> [INSTRUCTIONS FOR THE TASK]: Turn the records starting at the line containing "How far from where the camera" and ending at the line containing "2.95 meters" into a Markdown table with the columns Row and Line, numbering each row and skipping blank lines.
─── RECORDS PROVIDED ───
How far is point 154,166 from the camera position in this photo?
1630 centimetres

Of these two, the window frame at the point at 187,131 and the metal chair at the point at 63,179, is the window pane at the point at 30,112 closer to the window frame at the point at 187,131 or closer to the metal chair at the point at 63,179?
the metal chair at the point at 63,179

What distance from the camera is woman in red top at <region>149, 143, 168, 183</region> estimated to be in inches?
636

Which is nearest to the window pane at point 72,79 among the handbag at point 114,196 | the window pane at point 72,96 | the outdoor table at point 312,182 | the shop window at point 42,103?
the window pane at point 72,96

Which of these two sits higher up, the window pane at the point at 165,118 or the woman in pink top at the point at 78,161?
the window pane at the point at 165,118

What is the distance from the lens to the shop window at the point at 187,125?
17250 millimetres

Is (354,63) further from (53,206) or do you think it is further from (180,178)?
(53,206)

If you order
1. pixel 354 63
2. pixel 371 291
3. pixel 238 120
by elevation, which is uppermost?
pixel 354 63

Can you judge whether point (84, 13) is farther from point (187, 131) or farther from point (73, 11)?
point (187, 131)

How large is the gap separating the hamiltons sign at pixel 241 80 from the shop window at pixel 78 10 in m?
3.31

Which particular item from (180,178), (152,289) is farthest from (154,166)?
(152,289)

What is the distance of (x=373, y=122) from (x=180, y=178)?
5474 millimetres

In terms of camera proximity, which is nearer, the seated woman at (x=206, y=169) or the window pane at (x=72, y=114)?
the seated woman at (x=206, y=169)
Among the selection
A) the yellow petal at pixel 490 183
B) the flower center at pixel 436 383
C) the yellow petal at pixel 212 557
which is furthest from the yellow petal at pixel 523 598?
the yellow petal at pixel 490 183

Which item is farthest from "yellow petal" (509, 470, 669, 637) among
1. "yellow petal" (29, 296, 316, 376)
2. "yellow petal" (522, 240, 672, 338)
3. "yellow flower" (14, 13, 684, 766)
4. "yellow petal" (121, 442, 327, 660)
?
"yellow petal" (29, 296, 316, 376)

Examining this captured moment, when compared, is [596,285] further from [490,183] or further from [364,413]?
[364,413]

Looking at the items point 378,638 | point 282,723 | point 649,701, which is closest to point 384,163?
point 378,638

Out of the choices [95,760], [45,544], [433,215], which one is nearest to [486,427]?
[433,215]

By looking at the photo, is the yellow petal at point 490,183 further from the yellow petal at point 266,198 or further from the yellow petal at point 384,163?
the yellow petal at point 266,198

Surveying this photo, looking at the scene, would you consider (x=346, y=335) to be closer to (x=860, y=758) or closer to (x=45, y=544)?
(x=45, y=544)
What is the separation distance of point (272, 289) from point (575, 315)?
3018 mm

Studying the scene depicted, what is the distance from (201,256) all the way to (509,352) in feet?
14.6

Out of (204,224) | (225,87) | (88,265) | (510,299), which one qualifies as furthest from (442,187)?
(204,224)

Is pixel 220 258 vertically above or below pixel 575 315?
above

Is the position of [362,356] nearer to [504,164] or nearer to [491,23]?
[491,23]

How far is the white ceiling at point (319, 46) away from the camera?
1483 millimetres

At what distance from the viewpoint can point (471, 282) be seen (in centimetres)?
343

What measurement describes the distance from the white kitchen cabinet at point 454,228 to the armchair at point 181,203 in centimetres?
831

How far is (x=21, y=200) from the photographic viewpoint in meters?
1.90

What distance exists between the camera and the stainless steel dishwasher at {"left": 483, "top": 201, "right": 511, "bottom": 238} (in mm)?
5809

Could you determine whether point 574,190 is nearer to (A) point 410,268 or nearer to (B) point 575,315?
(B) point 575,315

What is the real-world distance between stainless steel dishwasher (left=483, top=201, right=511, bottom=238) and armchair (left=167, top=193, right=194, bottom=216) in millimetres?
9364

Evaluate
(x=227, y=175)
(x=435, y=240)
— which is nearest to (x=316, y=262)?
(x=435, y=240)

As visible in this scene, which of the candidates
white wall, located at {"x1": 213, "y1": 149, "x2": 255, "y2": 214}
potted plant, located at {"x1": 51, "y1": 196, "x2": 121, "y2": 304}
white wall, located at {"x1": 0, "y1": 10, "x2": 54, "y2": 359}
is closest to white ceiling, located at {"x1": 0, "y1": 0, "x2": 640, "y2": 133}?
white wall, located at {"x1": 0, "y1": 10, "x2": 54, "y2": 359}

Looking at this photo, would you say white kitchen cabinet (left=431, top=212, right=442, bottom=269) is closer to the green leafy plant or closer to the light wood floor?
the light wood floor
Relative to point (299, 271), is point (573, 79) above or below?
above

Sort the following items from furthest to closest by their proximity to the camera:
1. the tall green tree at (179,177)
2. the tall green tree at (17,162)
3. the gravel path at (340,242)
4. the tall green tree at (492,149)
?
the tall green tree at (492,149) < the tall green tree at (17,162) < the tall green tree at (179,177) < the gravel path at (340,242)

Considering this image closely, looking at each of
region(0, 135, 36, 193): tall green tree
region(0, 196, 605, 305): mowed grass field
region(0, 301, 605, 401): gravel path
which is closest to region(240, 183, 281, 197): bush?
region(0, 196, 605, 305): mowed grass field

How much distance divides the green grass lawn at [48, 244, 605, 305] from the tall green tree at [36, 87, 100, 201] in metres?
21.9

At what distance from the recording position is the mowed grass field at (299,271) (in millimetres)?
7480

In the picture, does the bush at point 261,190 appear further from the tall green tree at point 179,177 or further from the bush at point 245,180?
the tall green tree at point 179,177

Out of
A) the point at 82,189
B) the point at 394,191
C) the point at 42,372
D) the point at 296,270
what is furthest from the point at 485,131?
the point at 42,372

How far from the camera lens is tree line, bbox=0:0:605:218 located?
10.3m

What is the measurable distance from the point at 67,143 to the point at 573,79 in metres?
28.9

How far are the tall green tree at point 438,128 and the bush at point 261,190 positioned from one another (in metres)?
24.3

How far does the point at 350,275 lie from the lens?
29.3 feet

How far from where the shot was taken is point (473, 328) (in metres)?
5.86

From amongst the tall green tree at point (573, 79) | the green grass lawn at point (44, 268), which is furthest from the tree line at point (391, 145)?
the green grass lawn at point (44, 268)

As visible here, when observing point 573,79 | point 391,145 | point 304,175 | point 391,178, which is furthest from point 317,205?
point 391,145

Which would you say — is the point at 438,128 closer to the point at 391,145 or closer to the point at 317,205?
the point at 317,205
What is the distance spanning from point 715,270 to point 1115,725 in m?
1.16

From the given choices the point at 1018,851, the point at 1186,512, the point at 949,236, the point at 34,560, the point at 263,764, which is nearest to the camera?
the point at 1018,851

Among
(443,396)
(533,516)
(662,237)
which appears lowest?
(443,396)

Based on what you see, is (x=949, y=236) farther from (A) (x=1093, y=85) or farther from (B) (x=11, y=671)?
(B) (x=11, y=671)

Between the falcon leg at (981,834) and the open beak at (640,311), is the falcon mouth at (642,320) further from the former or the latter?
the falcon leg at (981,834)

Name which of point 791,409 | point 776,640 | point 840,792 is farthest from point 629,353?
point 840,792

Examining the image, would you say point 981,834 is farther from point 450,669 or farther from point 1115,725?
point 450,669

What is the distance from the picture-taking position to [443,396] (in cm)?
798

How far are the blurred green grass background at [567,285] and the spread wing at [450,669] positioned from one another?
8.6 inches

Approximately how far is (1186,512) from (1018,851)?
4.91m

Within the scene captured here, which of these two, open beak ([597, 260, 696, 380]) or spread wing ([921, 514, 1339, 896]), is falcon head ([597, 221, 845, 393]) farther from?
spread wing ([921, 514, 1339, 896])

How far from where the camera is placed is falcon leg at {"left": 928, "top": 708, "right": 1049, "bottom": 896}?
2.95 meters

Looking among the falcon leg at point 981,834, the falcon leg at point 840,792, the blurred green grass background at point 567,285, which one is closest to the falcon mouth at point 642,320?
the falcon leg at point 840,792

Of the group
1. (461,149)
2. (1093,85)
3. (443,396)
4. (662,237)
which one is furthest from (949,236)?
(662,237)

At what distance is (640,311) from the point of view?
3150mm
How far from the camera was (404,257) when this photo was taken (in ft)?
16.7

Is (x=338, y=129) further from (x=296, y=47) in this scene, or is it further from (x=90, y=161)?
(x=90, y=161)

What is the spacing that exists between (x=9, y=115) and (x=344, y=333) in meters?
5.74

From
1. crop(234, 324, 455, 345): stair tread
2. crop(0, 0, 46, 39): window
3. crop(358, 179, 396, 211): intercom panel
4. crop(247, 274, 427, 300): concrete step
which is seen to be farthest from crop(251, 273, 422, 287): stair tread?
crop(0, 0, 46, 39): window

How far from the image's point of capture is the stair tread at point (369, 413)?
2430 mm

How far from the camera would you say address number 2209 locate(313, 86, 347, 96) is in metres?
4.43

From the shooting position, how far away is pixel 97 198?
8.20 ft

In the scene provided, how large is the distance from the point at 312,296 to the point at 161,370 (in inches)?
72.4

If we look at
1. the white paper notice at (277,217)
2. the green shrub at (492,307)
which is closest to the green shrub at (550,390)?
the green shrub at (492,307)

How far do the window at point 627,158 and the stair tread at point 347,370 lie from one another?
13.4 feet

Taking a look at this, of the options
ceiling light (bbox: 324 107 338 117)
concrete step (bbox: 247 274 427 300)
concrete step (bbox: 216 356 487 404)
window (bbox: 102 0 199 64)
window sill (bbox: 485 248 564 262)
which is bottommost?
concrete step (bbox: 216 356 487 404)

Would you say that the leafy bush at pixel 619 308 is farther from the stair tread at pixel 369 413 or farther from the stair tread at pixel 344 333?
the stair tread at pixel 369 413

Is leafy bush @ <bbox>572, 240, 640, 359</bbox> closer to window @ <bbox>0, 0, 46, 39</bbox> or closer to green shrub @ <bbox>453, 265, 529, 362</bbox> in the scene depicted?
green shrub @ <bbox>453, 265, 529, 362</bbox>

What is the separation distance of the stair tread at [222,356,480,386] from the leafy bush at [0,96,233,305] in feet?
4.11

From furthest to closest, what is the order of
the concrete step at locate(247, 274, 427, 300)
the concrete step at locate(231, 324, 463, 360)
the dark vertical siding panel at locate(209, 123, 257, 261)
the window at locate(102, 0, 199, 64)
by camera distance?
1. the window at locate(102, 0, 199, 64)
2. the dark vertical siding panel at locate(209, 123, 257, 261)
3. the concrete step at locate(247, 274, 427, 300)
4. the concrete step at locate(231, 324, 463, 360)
───
> [COMPLETE OUTPUT]:
| Row | Line |
|---|---|
| 1 | How far from where the camera is placed is falcon leg at {"left": 928, "top": 708, "right": 1049, "bottom": 896}? |
| 2 | 2.95 meters |